A groundbreaking solar energy system, allowing producers to store non-peak energy for use during peak hours, could undergo testing in the Turlock Irrigation District.
The TID Board of Directors committed to partnering with Sunnyvale based EnerVault on Tuesday in pursuit of approximately $2 million in grant funding to develop the energy storage project.
The system would use technology developed by NASA in the 1970s known as a redox flow battery, which stores electricity in two separate tanks of liquid iron and chrome.
According to EnerVault, who is attempting to commercialize the technology, redox flow batteries provide an extremely safe way to store large amounts of energy.
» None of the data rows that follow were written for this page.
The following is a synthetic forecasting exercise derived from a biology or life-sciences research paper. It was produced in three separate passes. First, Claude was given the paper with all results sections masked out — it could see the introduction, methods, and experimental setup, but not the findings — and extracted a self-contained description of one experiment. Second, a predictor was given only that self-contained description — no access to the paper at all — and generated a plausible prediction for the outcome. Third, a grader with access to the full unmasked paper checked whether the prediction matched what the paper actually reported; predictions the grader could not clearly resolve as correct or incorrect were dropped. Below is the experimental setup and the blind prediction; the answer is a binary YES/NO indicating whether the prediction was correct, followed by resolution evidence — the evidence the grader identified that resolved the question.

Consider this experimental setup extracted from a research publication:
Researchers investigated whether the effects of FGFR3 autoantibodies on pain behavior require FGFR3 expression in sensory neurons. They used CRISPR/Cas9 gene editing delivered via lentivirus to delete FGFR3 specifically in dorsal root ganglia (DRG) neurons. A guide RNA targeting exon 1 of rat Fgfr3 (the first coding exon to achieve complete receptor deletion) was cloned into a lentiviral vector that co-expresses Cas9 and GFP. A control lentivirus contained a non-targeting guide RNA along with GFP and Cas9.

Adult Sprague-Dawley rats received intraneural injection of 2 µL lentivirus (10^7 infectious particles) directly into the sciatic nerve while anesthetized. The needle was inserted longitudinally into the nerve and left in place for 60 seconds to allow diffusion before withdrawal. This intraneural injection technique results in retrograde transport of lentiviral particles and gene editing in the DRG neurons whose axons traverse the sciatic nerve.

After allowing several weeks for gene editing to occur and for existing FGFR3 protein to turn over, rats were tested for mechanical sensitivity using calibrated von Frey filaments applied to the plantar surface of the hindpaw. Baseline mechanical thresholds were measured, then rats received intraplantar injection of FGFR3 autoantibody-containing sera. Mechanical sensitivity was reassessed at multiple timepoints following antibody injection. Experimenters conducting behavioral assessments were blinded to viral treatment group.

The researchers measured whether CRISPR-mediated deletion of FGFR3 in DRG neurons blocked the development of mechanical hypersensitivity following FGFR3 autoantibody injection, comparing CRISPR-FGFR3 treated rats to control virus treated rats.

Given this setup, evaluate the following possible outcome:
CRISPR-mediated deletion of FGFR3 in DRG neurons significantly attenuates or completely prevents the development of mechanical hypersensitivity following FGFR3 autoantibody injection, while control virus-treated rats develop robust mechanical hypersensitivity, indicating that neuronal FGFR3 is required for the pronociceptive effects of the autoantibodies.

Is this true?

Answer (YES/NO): YES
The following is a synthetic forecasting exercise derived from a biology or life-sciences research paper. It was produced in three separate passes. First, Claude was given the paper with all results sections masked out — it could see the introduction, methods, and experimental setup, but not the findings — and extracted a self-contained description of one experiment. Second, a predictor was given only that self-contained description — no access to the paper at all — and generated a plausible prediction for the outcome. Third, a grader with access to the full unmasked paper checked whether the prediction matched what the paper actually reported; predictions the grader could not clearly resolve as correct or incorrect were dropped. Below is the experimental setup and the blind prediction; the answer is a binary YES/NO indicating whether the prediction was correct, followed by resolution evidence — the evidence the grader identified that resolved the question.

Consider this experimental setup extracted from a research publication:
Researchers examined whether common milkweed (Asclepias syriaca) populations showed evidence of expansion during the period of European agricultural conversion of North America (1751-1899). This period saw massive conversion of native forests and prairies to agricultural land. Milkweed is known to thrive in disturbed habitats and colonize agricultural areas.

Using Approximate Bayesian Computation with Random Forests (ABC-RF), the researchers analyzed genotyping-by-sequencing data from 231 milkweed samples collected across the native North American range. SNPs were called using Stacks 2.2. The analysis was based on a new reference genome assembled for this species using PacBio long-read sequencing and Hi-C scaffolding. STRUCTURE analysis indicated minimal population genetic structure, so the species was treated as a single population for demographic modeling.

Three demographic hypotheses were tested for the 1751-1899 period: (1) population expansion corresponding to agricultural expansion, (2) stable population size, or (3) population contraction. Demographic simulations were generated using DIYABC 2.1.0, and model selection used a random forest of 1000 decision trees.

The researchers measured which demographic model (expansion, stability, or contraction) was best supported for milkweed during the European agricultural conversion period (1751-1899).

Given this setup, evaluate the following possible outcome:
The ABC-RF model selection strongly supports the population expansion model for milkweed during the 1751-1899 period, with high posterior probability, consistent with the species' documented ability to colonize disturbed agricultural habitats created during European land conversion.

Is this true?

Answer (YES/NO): YES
The separated tanks prevent the sort of catastrophic, explosive failures other large-scale batteries are prone to, they said.
EnerVault has already been awarded a $650,000 grant in New York state to develop their technology, in addition to a $9.7 million Department of Energy grant to build a large, 250 kilowatt, 1 kilowatt-hour project in Hickman.
The Turlock project would pair a small-scale, 10 kilowatt, 40 kilowatt-hour redox flow battery to two photovoltaic solar energy arrays. Turlock’s JKB Energy and Mountain View based Skyline Solar would provide the arrays.
The experiment would look to determine the value that could be derived from storing solar energy generated during non-peak hours in the redox flow battery, and then releasing the electricity during times of higher demand. Solar plants currently suffer from an inability to control when energy is generated, as producers are at the mercy of the sun’s rays.
“There’s a big investment that goes into making silicon solar plants,” said EnerVault CEO Craig Horne, “… By adding storage, we can leverage that silicon in a much more effective way.”
The TID would provide a few hours of analytical support each week to help assess the project’s output in addition to 12,000 to 14,000 square feet of land. In exchange, the District would receive all electricity generated free of charge, early data on the benefits of grid-scale energy storage, and experience with photovoltaic design.
Tuesday’s agreement does not fully commit the TID to the project at this time. A final design and impact analysis, including a cost estimate, will come before the board should EnerVault be awarded the grant. The California Solar Initiative, a California Public Utility Commission program, is expected to determine grant winners in mid-May.